What We’ve Been Reading: February 7th, 2014

                February 2nd-8th is International Development Week in Canada! To celebrate the efforts of the Canadian government and private organizations to fight global poverty, various media stations and websites based in Canada are highlighting some of the work they have done in the last few years. One of these articles is by the Senior Program Officer of Farm Radio International, Mark Leclair, who talks about the role of participation and entertainment in international development. Just like how we remember the classes in school that were the most active, engaging and fun, people in general will learn the most important lessons of international development if they are entertained by what’s going on during the lessons. Farm Radio International is heard throughout 38 sub-Saharan African countries in order to serve small-scale farmers, for whom the radio may be their only form of communication and only channel of information. But the radio would only be helpful if the farmers turned it on and tuned in, which does not happen if the radio content is boring. Therefore, in addition to important farming information, the radio runs health programs, cooking shows, interactive talk shows, and other things that keep people both interested and informed. By finding out what farmers are interested in, the organization can be a successful one.

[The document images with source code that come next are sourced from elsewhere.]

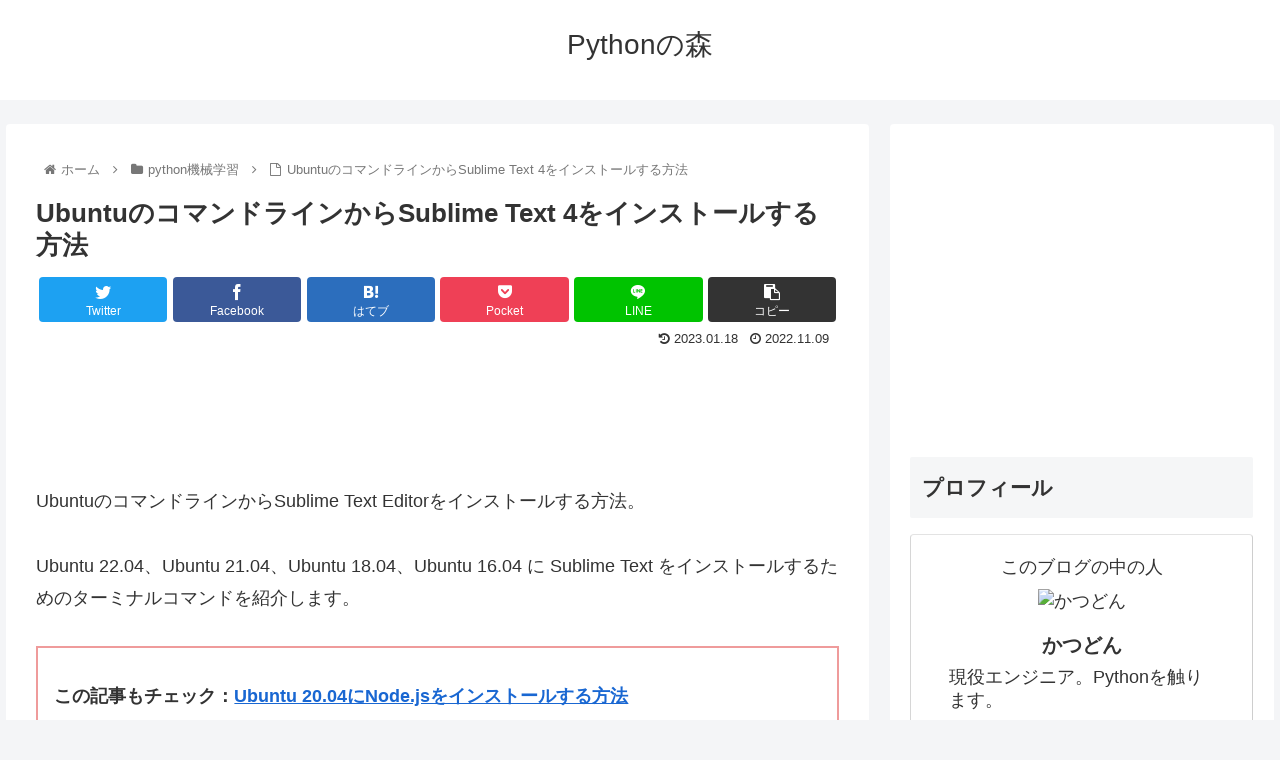

--- FILE ---
content_type: text/html; charset=utf-8
request_url: https://www.google.com/recaptcha/api2/aframe
body_size: 267
content:
<!DOCTYPE HTML><html><head><meta http-equiv="content-type" content="text/html; charset=UTF-8"></head><body><script nonce="D9mTPuMUV8-vw_SLG_kc8A">/** Anti-fraud and anti-abuse applications only. See google.com/recaptcha */ try{var clients={'sodar':'https://pagead2.googlesyndication.com/pagead/sodar?'};window.addEventListener("message",function(a){try{if(a.source===window.parent){var b=JSON.parse(a.data);var c=clients[b['id']];if(c){var d=document.createElement('img');d.src=c+b['params']+'&rc='+(localStorage.getItem("rc::a")?sessionStorage.getItem("rc::b"):"");window.document.body.appendChild(d);sessionStorage.setItem("rc::e",parseInt(sessionStorage.getItem("rc::e")||0)+1);localStorage.setItem("rc::h",'1768734884168');}}}catch(b){}});window.parent.postMessage("_grecaptcha_ready", "*");}catch(b){}</script></body></html>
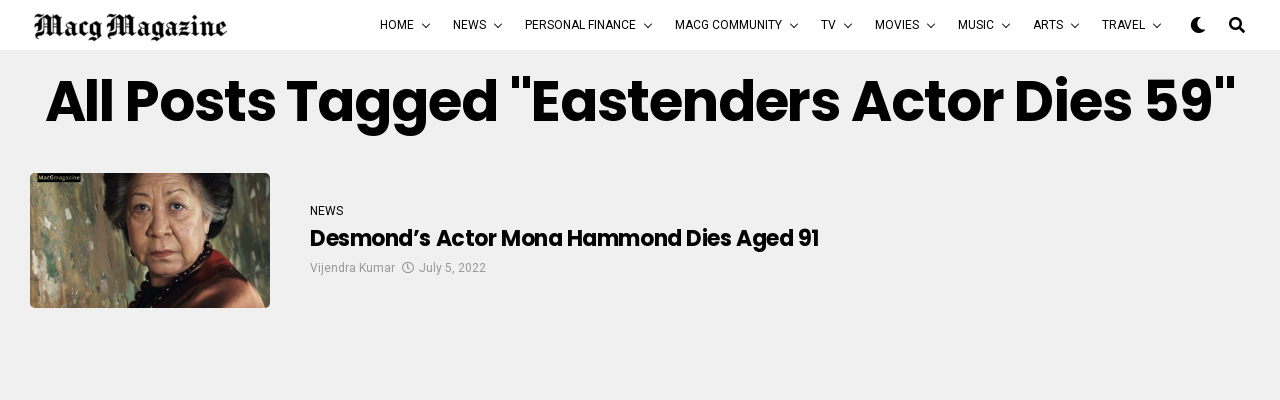

--- FILE ---
content_type: text/html; charset=utf-8
request_url: https://www.google.com/recaptcha/api2/aframe
body_size: 267
content:
<!DOCTYPE HTML><html><head><meta http-equiv="content-type" content="text/html; charset=UTF-8"></head><body><script nonce="4eL3O0PV6ZRD-AgjoMFLMA">/** Anti-fraud and anti-abuse applications only. See google.com/recaptcha */ try{var clients={'sodar':'https://pagead2.googlesyndication.com/pagead/sodar?'};window.addEventListener("message",function(a){try{if(a.source===window.parent){var b=JSON.parse(a.data);var c=clients[b['id']];if(c){var d=document.createElement('img');d.src=c+b['params']+'&rc='+(localStorage.getItem("rc::a")?sessionStorage.getItem("rc::b"):"");window.document.body.appendChild(d);sessionStorage.setItem("rc::e",parseInt(sessionStorage.getItem("rc::e")||0)+1);localStorage.setItem("rc::h",'1768636869458');}}}catch(b){}});window.parent.postMessage("_grecaptcha_ready", "*");}catch(b){}</script></body></html>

                According to Ben Leo and Beth Schwanke of the Center for Global Development, USAID has similar concerns in trying to understand what people in poverty need. While they contact all the experts and interest groups, and analyze all the statistics involved in alleviating poverty in developing countries, USAID suffers from not asking the recipients of the aid themselves what they need in their lives. Since foreign aid in the US only accounts for about 1% of the budget, the money spent on international development has to be spent wisely; however, when asked about what the biggest problems are in their area, Africans responded with jobs, inequality, and infrastructure more so than health and education, which is where the majority of US foreign aid goes. While health and education should not be cut out of aid, what must also be considered are the interests of those directly affected by the aid. If USAID responds to what the poor want, they may be able to reduce poverty through trade, investment and economic growth.

                On the private sector side, IBM, the world’s biggest technology service provider, began to distribute the Watson supercomputer system across Africa this past Thursday, February 6th. Their hope is that the supercomputer can address development obstacles throughout the continent, such as medical diagnoses, economic data collection, and e-commerce research. Through access to advanced data collection and analysis, entrepreneurs and businesses in Africa can grow and innovate at an impressive level. The supercomputer uses artificial intelligence to analyze large amounts of data and understand human language well enough to hold conversations. Similarly to how mobile phones exploded in popularity in the continent in places where landlines did not exist, IBM hopes that this technology will jumpstart the development of some of the poorer parts of Africa who could not gather data because it was too expensive. In the areas where no information previously existed, the Watson supercomputer provides data and knowledge so that the people of that region can be heard.